Proving convergence of a recursively defined sequence Using a computer it is easy to see that the sequences defined by letting $a_1=1$, $a_2=m$, and
$$a_n=\frac{2a_{n-1}a_{n-2}}{a_{n-1}+a_{n-2}}$$
converges to $\frac{3m}{m+2}$. I would very much like to know how to prove this. I don't even know where to start.
 A: Hint: The following is I think a natural starting "move."  
Let $a_n=\dfrac{1}{x_n}$.  When the smoke clears you get a nice linear recurrence. 
Continuation: Making the suggested substitution, and simplifying, we obtain the recurrence $x_n=\dfrac{1}{2}\left(x_{n-1}+x_{n-2}\right)$. We have to be a little careful, since there will be trouble if $a_{n-1}+a_{n-2}=0$. But for example if $m\gt 0$ then all terms are safely positive. 
There are many ways to solve the recurrence. For example we can use a general technique for solving homogeneous linear recurrences with constant coefficients, and write down the characteristic polynomial $2x^2-x-1=0$, which has the roots $1$ and $-\dfrac{1}{2}$. 
Thus the general solution of the recurrence is $x_n=A+B\left(-\frac{1}{2}\right)^n$. Putting $x_1=1$ and $x_2=\dfrac{1}{m}$ we find that $A=\dfrac{m+2}{3m}$, and  $B=\dfrac{4-2m}{3m}$. Thus
$$x_n=\frac{m+2}{3m} + \left(-\frac{1}{2}\right)^n \frac{4-2m}{3m}.$$
As $n\to\infty$, $x_n\to \dfrac{m+2}{3m}$. 
Remark: Because the numbers are quite simple, we do not need to use the "general" procedure to solve the recurrence.

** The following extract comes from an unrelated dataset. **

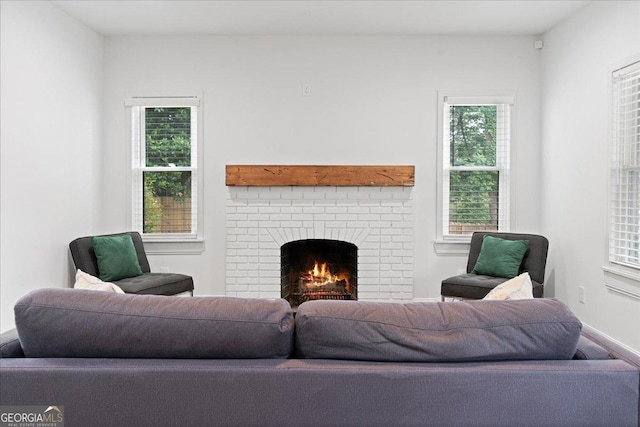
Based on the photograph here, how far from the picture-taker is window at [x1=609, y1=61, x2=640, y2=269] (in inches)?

More generally, consider the recurrence
$$y_{n}=py_{n-1}+(1-p)y_{n-2},$$
which comes up in some probability calculations.
This may be rewritten as
$$y_n-y_{n-1}=(-1)(1-p)(y_{n-1}-y_{n-2}).$$
If we let $z_n=y_{n}-y_{n-1}$, we get $z_n=(-1)(1-p)z_{n-1}$. So the sequence $(z_n)$ is a geometric sequence with common ratio $-(1-p)$. Now we can easily find a general expression for $z_n$, and hence for $y_n$. 

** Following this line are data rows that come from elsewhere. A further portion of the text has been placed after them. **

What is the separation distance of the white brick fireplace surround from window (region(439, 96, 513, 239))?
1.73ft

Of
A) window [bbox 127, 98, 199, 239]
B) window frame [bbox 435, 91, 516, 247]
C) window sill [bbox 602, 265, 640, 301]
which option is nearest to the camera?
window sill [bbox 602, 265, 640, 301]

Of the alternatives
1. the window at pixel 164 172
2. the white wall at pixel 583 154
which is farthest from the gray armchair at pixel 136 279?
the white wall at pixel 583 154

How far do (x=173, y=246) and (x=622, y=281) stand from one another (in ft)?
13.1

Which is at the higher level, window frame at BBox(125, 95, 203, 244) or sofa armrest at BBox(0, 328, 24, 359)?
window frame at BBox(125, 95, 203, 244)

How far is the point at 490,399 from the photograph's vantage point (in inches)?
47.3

A: Let $A_n=\frac{a_n}{a_{n-1}}$, then we have $A_n=\frac{2}{1+A_{n-1}}$, it is easy to find that $\lim\limits_{n\to\infty }A_n$ exists 
then we have $\lim\limits_{n\to\infty }\frac{a_n}{a_{n-1}}=\frac{\sqrt{2}-1}{2}<1$, we can use the $\epsilon- N$ to illustrate the result......